> [EXERCISE DESCRIPTION]
Return exactly the lines that run from the one containing "Based on the image, which" to the end of the entries, with both ends included.

--- --- ---

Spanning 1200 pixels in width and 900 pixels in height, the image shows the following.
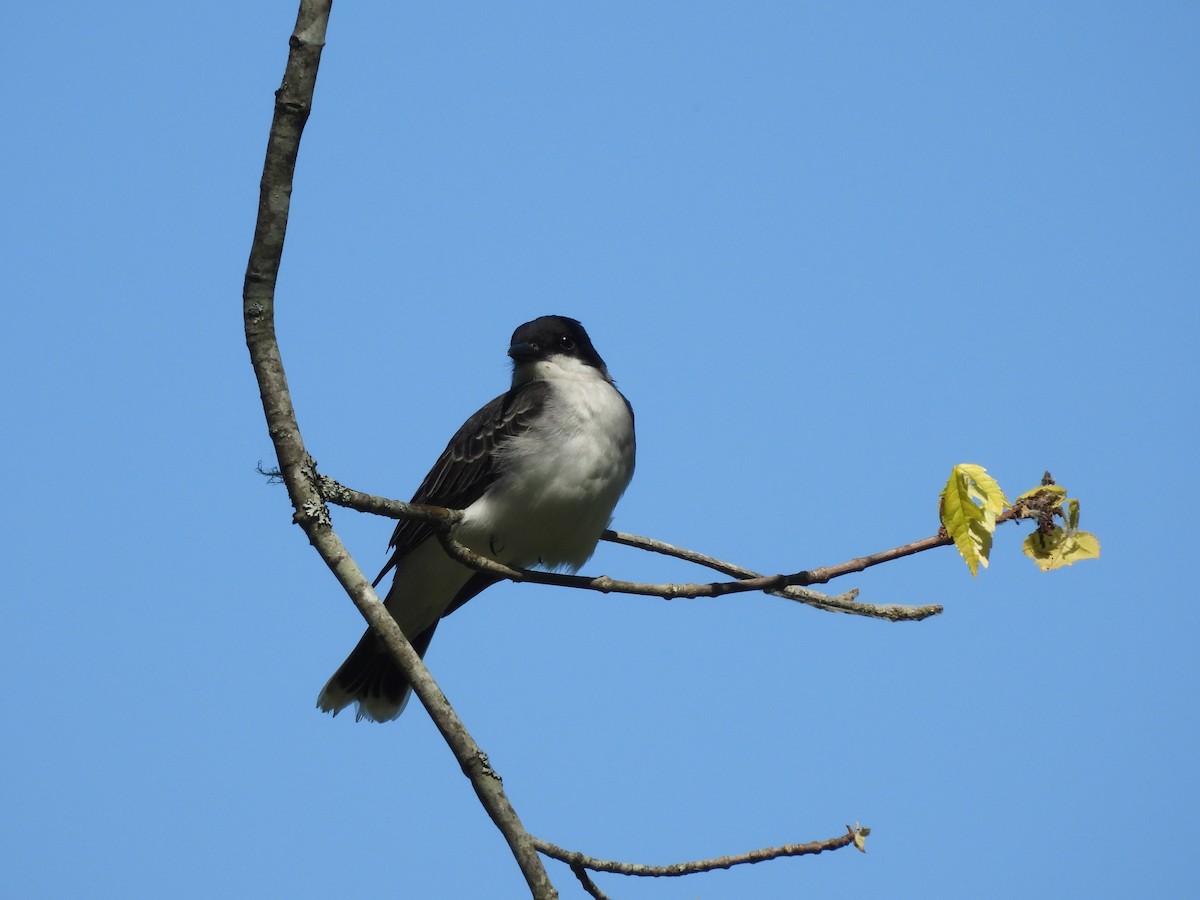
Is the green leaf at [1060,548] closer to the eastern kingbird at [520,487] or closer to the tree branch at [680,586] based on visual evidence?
the tree branch at [680,586]

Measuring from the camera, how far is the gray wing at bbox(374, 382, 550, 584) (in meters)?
7.25

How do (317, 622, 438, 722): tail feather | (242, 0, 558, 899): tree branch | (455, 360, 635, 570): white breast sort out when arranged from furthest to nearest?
(317, 622, 438, 722): tail feather < (455, 360, 635, 570): white breast < (242, 0, 558, 899): tree branch

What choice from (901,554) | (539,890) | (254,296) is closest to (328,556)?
(254,296)

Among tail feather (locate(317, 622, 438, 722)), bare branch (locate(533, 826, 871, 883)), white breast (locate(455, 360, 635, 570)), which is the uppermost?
white breast (locate(455, 360, 635, 570))

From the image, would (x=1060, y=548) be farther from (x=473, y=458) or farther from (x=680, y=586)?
(x=473, y=458)

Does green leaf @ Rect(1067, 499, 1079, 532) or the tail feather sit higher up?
the tail feather

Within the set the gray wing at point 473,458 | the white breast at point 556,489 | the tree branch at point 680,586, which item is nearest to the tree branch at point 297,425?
the tree branch at point 680,586

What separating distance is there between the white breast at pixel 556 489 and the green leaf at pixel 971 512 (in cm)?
392

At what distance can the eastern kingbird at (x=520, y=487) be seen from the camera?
7.00 meters

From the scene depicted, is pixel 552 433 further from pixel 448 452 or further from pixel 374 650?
pixel 374 650

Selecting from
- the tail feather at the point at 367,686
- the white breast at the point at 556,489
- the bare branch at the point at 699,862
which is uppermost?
the white breast at the point at 556,489

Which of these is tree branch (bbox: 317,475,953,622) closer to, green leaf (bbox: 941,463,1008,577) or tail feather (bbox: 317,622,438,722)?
green leaf (bbox: 941,463,1008,577)

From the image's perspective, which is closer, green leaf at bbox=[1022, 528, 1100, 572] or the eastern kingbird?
green leaf at bbox=[1022, 528, 1100, 572]

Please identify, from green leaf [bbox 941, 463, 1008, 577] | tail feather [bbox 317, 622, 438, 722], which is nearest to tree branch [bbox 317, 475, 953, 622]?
green leaf [bbox 941, 463, 1008, 577]
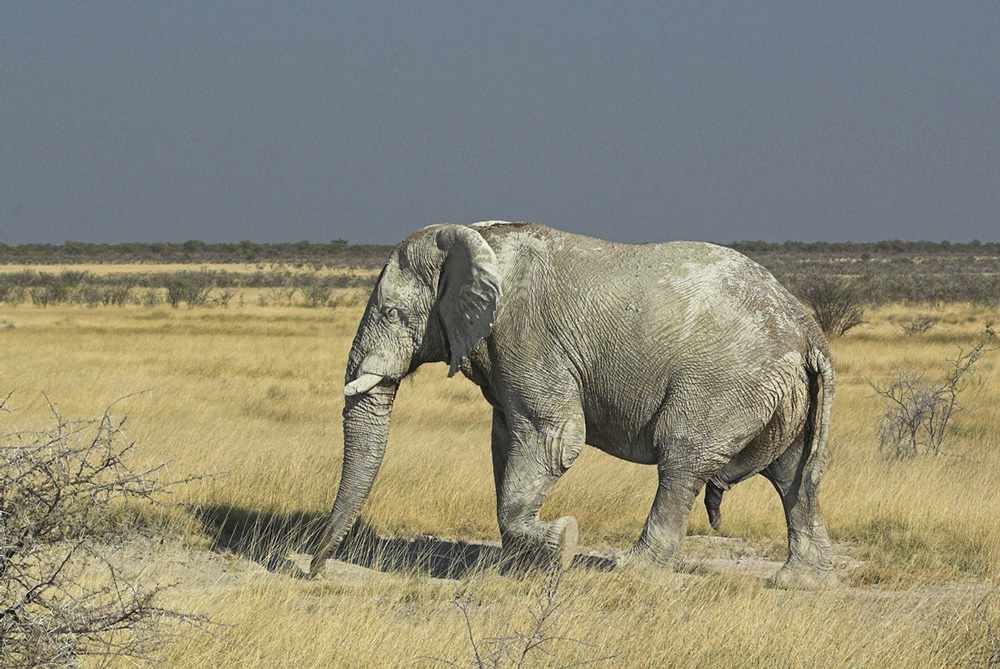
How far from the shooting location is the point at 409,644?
4.98 meters

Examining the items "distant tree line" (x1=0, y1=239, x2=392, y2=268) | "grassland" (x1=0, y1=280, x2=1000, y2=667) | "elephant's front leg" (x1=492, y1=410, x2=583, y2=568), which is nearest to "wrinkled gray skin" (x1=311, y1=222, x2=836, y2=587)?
"elephant's front leg" (x1=492, y1=410, x2=583, y2=568)

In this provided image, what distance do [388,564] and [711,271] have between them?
2856mm

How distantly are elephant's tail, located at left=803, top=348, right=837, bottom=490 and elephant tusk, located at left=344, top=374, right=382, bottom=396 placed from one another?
256 cm

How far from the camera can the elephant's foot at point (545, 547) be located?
6.28 meters

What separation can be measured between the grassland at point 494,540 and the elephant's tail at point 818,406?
747 mm

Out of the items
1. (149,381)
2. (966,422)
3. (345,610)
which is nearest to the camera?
(345,610)

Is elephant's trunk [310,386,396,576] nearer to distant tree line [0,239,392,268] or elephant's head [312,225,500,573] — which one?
elephant's head [312,225,500,573]

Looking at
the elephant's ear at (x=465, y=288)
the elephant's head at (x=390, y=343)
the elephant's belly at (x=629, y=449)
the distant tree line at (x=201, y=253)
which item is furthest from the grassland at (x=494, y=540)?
the distant tree line at (x=201, y=253)

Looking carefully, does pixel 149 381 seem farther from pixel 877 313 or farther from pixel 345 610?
pixel 877 313

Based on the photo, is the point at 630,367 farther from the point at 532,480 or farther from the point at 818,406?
the point at 818,406

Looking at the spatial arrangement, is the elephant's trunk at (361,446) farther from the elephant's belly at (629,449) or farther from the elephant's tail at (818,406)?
the elephant's tail at (818,406)

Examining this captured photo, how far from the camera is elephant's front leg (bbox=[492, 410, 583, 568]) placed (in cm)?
638

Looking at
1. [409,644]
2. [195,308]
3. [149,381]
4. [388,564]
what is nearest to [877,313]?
[195,308]

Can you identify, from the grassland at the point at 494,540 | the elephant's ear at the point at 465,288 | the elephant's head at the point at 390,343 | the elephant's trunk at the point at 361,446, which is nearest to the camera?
the grassland at the point at 494,540
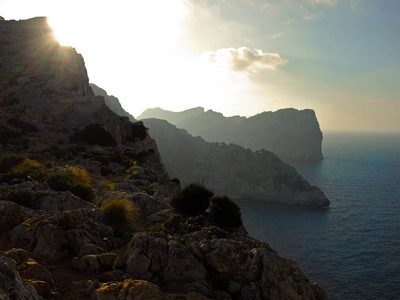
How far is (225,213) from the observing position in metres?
13.1

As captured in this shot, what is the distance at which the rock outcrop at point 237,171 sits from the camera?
118125 millimetres

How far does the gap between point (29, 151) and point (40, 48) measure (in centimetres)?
5231

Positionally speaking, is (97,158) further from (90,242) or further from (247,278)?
(247,278)

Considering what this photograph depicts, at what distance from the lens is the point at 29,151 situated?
29.8 metres

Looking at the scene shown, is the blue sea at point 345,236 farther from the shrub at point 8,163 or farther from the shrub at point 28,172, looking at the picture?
the shrub at point 8,163

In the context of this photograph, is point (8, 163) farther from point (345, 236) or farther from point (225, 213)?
point (345, 236)

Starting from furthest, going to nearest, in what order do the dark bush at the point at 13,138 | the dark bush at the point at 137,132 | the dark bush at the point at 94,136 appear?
the dark bush at the point at 137,132 < the dark bush at the point at 94,136 < the dark bush at the point at 13,138

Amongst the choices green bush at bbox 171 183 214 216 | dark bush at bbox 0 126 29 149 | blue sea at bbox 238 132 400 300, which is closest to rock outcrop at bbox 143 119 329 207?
blue sea at bbox 238 132 400 300

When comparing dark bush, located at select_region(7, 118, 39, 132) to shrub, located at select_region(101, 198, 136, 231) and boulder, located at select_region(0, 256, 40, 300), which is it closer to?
shrub, located at select_region(101, 198, 136, 231)

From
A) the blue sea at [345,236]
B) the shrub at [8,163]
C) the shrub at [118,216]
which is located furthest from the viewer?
the blue sea at [345,236]

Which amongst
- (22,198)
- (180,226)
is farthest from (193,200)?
(22,198)

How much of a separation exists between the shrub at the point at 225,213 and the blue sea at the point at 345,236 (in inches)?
1894

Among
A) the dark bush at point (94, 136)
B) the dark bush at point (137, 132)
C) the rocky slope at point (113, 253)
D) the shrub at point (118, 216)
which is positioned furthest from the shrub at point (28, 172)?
the dark bush at point (137, 132)

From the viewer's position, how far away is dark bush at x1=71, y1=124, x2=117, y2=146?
40.1m
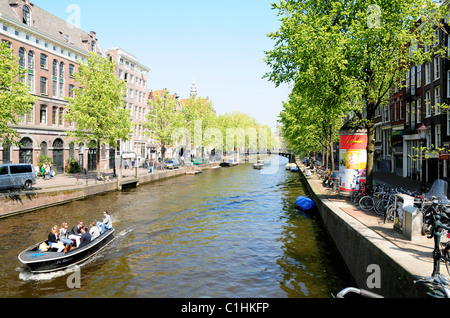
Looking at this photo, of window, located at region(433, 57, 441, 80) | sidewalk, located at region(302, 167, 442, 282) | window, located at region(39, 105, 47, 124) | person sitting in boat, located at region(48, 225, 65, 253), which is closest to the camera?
sidewalk, located at region(302, 167, 442, 282)

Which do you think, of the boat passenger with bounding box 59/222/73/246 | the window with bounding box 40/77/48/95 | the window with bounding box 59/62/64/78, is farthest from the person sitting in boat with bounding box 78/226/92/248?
the window with bounding box 59/62/64/78

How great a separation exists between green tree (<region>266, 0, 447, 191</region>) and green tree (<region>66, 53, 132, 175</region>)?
80.0ft

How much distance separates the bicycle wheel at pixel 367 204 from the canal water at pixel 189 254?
2.58 m

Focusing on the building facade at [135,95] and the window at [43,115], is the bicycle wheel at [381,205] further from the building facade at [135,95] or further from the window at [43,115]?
the building facade at [135,95]

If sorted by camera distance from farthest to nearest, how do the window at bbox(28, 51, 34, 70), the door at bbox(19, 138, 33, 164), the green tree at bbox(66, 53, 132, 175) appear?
the window at bbox(28, 51, 34, 70) → the door at bbox(19, 138, 33, 164) → the green tree at bbox(66, 53, 132, 175)

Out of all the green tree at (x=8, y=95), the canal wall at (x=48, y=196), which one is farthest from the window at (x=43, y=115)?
the green tree at (x=8, y=95)

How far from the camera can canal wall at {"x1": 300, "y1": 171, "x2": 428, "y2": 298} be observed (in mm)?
8445

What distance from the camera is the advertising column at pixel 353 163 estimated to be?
910 inches

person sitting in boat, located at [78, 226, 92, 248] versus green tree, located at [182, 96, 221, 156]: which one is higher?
green tree, located at [182, 96, 221, 156]

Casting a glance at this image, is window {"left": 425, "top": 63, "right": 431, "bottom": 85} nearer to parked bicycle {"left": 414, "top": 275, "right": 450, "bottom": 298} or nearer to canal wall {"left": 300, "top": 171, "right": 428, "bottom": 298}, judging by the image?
canal wall {"left": 300, "top": 171, "right": 428, "bottom": 298}

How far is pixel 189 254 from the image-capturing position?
16984 mm

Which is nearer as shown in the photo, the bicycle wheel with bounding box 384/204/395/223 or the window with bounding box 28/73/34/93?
the bicycle wheel with bounding box 384/204/395/223

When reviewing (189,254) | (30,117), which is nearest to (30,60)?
(30,117)

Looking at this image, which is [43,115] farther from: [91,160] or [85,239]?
[85,239]
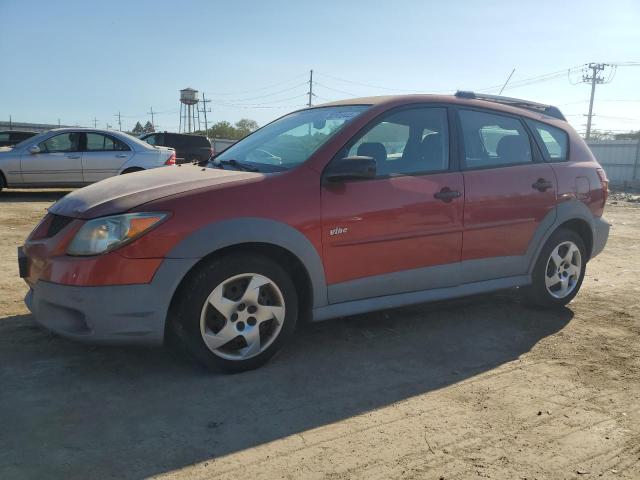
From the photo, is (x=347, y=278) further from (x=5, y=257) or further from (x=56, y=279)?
(x=5, y=257)

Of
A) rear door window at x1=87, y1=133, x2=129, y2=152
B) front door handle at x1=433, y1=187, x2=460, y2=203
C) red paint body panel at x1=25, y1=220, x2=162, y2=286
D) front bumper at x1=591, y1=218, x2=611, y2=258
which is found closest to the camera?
red paint body panel at x1=25, y1=220, x2=162, y2=286

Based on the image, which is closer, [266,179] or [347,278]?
[266,179]

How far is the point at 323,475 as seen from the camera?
242 cm

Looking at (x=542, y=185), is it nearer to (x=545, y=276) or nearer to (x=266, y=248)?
(x=545, y=276)

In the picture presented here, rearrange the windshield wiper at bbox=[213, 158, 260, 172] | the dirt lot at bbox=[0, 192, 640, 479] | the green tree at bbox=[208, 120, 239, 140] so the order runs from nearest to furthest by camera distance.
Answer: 1. the dirt lot at bbox=[0, 192, 640, 479]
2. the windshield wiper at bbox=[213, 158, 260, 172]
3. the green tree at bbox=[208, 120, 239, 140]

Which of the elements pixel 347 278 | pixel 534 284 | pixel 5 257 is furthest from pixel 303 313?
pixel 5 257

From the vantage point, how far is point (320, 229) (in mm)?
3527

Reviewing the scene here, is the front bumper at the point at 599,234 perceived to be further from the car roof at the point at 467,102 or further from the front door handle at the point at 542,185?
the car roof at the point at 467,102

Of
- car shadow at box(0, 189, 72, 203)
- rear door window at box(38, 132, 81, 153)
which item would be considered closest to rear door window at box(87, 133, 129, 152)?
rear door window at box(38, 132, 81, 153)

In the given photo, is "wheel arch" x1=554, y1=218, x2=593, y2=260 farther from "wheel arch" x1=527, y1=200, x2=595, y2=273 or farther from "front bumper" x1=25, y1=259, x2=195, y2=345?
"front bumper" x1=25, y1=259, x2=195, y2=345

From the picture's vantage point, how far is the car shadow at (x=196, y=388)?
2566 mm

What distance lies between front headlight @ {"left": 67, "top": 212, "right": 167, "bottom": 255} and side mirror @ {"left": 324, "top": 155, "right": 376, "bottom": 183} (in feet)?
3.69

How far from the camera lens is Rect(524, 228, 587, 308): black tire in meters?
4.74

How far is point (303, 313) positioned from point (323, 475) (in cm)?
138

--- --- ---

> [SOLUTION FOR THIS EXERCISE]
Based on the image, which is closer, [266,179] or [347,278]?
[266,179]

How far is the point at 323,475 as seen from the camera?
242 cm

Looking at (x=542, y=185), is it nearer to (x=545, y=276) or nearer to (x=266, y=248)?
(x=545, y=276)

In the picture presented here, rearrange the windshield wiper at bbox=[213, 158, 260, 172] | the dirt lot at bbox=[0, 192, 640, 479] | the green tree at bbox=[208, 120, 239, 140] so the order runs from nearest to furthest by camera distance.
Answer: 1. the dirt lot at bbox=[0, 192, 640, 479]
2. the windshield wiper at bbox=[213, 158, 260, 172]
3. the green tree at bbox=[208, 120, 239, 140]

Which of the elements pixel 347 278 | pixel 534 284 | pixel 5 257 is furthest from pixel 303 313?
pixel 5 257

From the vantage point, how far is point (320, 229) (in mm)?
3527

Reviewing the scene here, is the front bumper at the point at 599,234 perceived to be further from the car roof at the point at 467,102 or further from the front door handle at the point at 542,185?
the car roof at the point at 467,102

Of
- car shadow at box(0, 189, 72, 203)
- rear door window at box(38, 132, 81, 153)
which item would be considered closest to rear door window at box(87, 133, 129, 152)?
rear door window at box(38, 132, 81, 153)

In the given photo, is "wheel arch" x1=554, y1=218, x2=593, y2=260 farther from "wheel arch" x1=527, y1=200, x2=595, y2=273 or farther from "front bumper" x1=25, y1=259, x2=195, y2=345?
"front bumper" x1=25, y1=259, x2=195, y2=345

From the picture's vantage point, how far is the car shadow at (x=196, y=388)?
2566 mm

What distance lies between front headlight @ {"left": 67, "top": 212, "right": 167, "bottom": 255} and side mirror @ {"left": 324, "top": 155, "right": 376, "bottom": 183} (in feet)?
3.69

How far from the camera lens is Rect(524, 228, 587, 308): black tire in meters?
4.74

How far is point (303, 313) positioned from point (323, 475) (in cm)?
138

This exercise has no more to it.